American FreedomOn Wednesday, February 22 at 10am on the steps of the West Virginia State Capitol, families, military members, health care professionals, and legal experts will gather to affirm that vaccination choice is a fundamental human and civil right. They will demand that Senate Bill 50 (introduced by Senators Boley and Nohe) be passed swiftly, providing families with the same type of non-medical immunization exemption 48 other states enjoy and realigning West Virginia with the rest of the country regarding compulsory immunization for school entrance.
West Virginians please click HERE to send an email to your State Senator asking for their support of SB 50.
The “Rally for Parental Rights” is a free, public rally coordinated by a grassroots effort called We the Parents that will raise awareness of the legal, medical, and ethical implications of compulsory medical interventions. Parents will share their stories of tragedy, harassment, and discuss how current law impacts and decreases their family’s quality of life. Keynote speakers include representatives from, Anerican Civil Liberties Union-WV, and Center for Personal Rights, as well as Patricia Finn, Attorney, parents, families, and military members.
“This is an opportunity for parents to have a voice,“ says Lori Lee, an organizer and parent of two healthy, non-vaccinated children in Jackson County. “Our state government, our legislature is not listening. Concerned parents have been ignored by their own Senators. Senate Bill 50 is stalled in the Senate Education Committee, while many Senators ignore phone calls, faxes, letters, and pleas from their constituents. This is our chance to be heard.”
Each day, the Lees drive their children across the border where they are schooled in Ohio. Ohio, is one of the 48 states in the US which provides non- medical exemptions for parents regarding immunizations for school entrance. Ohio offers medical, religious and philosophical exemptions and maintains a higher percentage of children immunized than West Virginia. In fact, based on 2010 data from the Center for Disease Control, states which provide simple non-medical exemptions remain at or above West Virginia’s immunization rate for diphtheria/pertussis/tetanus.
“Current code substantially burdens the free exercise of religion as is protected by the 1st Amendment and is in opposition of the 9th Amendment which guarantees fundamental rights,” says Patricia Finn, Attorney, whose law office focuses on clients’ First Amendment Rights. A group of parents in West Virginia is working to ensure these rights are given back. Ms. Finn is one of the keynote speakers at the rally.
West Virginia Code (§16-3-4) mandates compulsory immunization, prohibiting parents who object to some or all vaccines from sending their children to public or private schools in the state.
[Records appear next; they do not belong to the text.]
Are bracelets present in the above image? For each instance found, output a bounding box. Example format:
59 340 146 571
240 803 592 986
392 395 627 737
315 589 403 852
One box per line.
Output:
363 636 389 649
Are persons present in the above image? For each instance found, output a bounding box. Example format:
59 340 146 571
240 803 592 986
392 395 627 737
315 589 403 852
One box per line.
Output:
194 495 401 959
It is important to note that this code was introduced in 1931, when only three vaccines were in use (diphtheria, pertussis, and tuberculosis) as opposed to the 14 vaccinations now required for school entry (Four doses of DTaP, 3 doses of Polio, 2 doses MMR, 2 doses chicken pox, 3 doses hepatitis B), .
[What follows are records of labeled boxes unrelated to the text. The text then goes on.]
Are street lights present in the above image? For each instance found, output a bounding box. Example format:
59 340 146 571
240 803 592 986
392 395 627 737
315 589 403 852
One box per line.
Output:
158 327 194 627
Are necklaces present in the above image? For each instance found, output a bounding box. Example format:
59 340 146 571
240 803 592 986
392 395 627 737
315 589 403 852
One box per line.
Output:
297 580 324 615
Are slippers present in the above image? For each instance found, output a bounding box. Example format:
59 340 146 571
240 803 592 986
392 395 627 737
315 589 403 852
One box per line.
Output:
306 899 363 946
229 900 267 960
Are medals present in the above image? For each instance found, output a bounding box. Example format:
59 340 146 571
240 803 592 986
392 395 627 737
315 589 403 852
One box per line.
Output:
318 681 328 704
Senate Bill 50 enjoys the support of the community, much of the West Virginia Legislature, and many large groups such as the ACLU-WV, Canary Party, Association of Physicians and Surgeons (AAPS), VaxTruth, Center for Personal Rights, and National Vaccine Information Center (NVIC). However, if Senator Plymale refuses to put the bill on the committee’s agenda in the coming week, it will die in committee. To date, he is unresponsive.
In a letter to the West Virginia Senate Education Committee, where the bill is currently awaiting placement on the committee agenda, Jane M. Orient, MD of the AAPS wrote, “We believe that patients, or in the case of children, their parents or guardians, have the right to make their own medical decisions. According to the Nuremberg Code, patients may not be forced to participate in experiments without their fully informed consent.” She further states, “We note that many other states permit non-medical exemptions like that in Senate Bill 50, and no serious public health consequences have been demonstrated. Adverse reactions to vaccines may be serious, permanently disabling, or even fatal in some individuals.”
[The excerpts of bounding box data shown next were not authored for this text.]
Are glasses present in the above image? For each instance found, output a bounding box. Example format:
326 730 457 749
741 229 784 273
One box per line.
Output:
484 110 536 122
USA Today, The Parkersburg News and Sentinel, Herald-Dispatch, Intelligencer: Wheeling News Register, and WTRF have all reported on the debate whirling around flawed public policy and parental rights. We the Parents are fighting for their rights and for their children, and that passion is not easily quelled. They are demanding that the State of West Virginia bring its code in line with the rest of the United States and restore their Constitutional freedoms.
For more information, visit or contact or email at
And West Viriginians please sign We the People’s petition at:


Elizabeth Hart

Further to my previous comment which raised concerns about already immune people being subjected to a second MMR jab.

In his book "Callous Disregard: Autism and Vaccines – The Truth Behind a Tragedy"(1), Andrew Wakefield presents a case study of a child (Child RT) who was vaccinated with a single measles vaccine after the age of 15 months, and revaccinated again with a MMR combination vaccine at the age of 4.5 years of age, i.e.:

Child RT* was monitored closely in his first year due to wide bridging of his nose. He was discharged from follow-up as developmentally and physically normal by 15 months of age. He later received a single measles vaccine following which he stopped "cruising" around furniture and regressed to crawling. His learning plateaued and, by 20 months, he had lost words; soon thereafter, he stopped talking altogether. General ill health developed in his second year with ear, chest, and throat infections, and diarrhea with abdominal pain. According to his mother's story, 2 weeks after an MMR vaccine, at 4.5 years of age, he "disappeared" and "lost all skills and communication". While at 10 months of age he had been able to build a tower of bricks, his play skills declined to the point that, "now he [was] lost as to what to do with them". In addition, he became clumsy, started head banging, and developed repetitive behaviors. He lost his self-help skills; for example, before the MMR booster he could feed himself with a spoon, afterwards he could no longer even hold a cup.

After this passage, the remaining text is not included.